Er beugte sich vor und sah ihr durchdringend in die Augen. „Weil er es auf dich abgesehen hat.“

„Mich?“ Die Flut an Informationen, die auf sie einstürmte, überforderte sie.

„Ja, du und Marley habt ihn entdeckt. Er weiß das. Du bist eine Gefahr für ihn.“

„Aber du weißt es doch auch!“

„Ja. Deshalb verschwinden wir jetzt von hier und berichten den Verantwortlichen draußen alles.“

„Aber -“

Er schüttelte den Kopf mit einem Ausdruck, der keine weitere Widerrede zuließ, fasste sie an der Hand und zog sie hinter sich her aus dem Zimmer.

Die Gänge waren dunkel und verlassen, die Neonlichter waren nicht eingeschaltet. Nur die Kameras leuchteten wie immer still aus der Dunkelheit, der rote Schein der Lämpchen verbreitete ein schwaches Licht. Heute kamen sie Rose besonders beängstigend vor. Jedes Licht schien zu sagen „Ich sehe dich.“ Mit eingezogenem Kopf folgte sie Carter.

Die Stille war fast unerträglich; das einzige Geräusch waren ihre leichten Schritte auf dem Boden, ihre flachen, hastigen Atemzüge und das ferne Rauschen der Belüftungsanlage.

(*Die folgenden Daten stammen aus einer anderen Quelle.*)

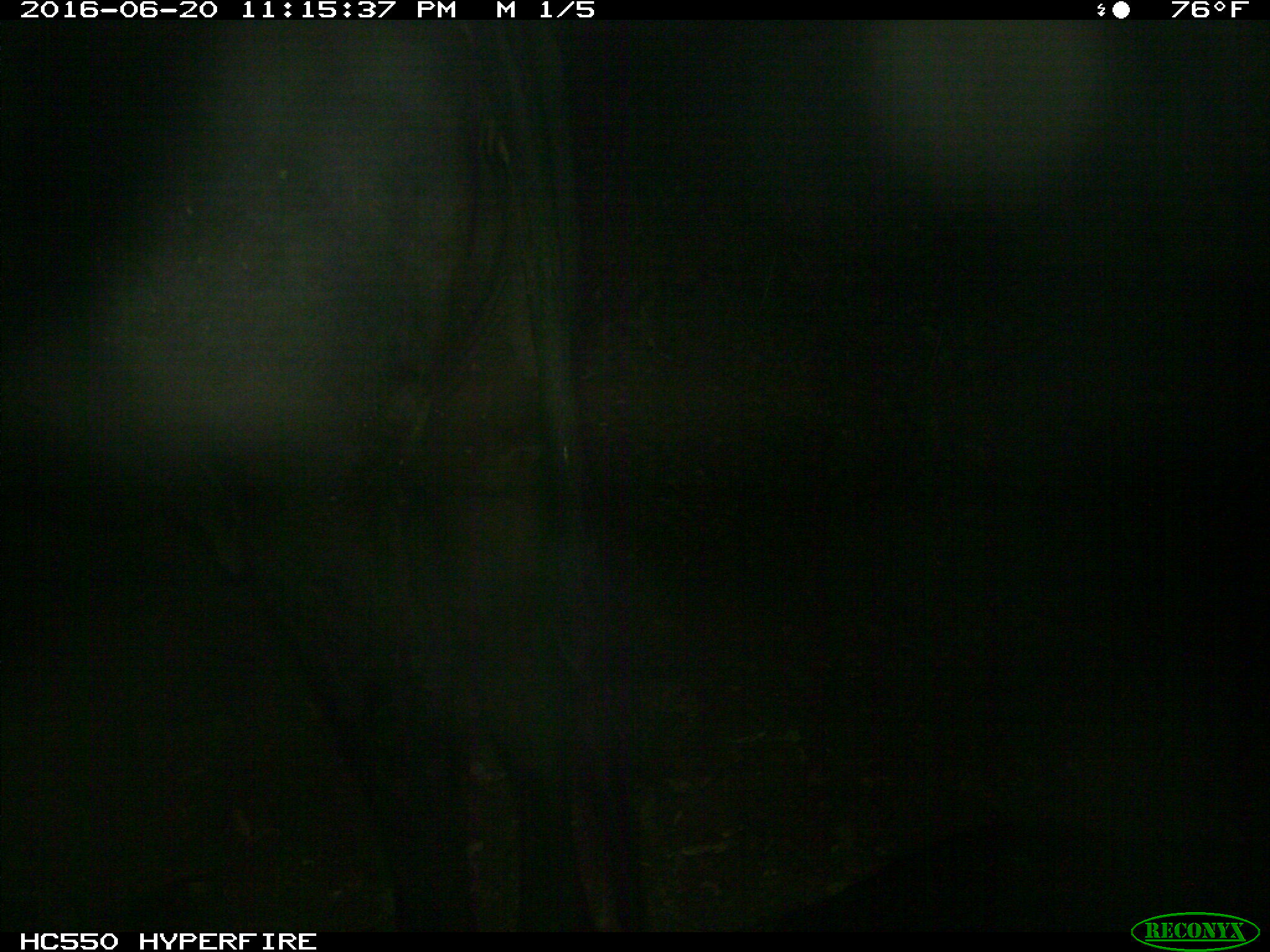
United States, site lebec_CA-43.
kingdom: Animalia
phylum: Chordata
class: Mammalia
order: Artiodactyla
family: Bovidae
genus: Bos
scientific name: Bos taurus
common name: domestic cow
Bos taurus (domestic cow).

Sonst war alles ruhig. Rose wunderte sich, warum man aus den Zimmern nichts hörte. Vermutlich schliefen die meisten oder saßen mit einem ähnlichen Gottvertrauen, das sie eben noch gehabt hatte, in ihren Räumen und warteten auf die Menschen, die für sie verantwortlich waren. Auf einmal taten ihr ihre Kollegen leid und sie wünschte, sie könnte ihnen erklären was gerade vorging.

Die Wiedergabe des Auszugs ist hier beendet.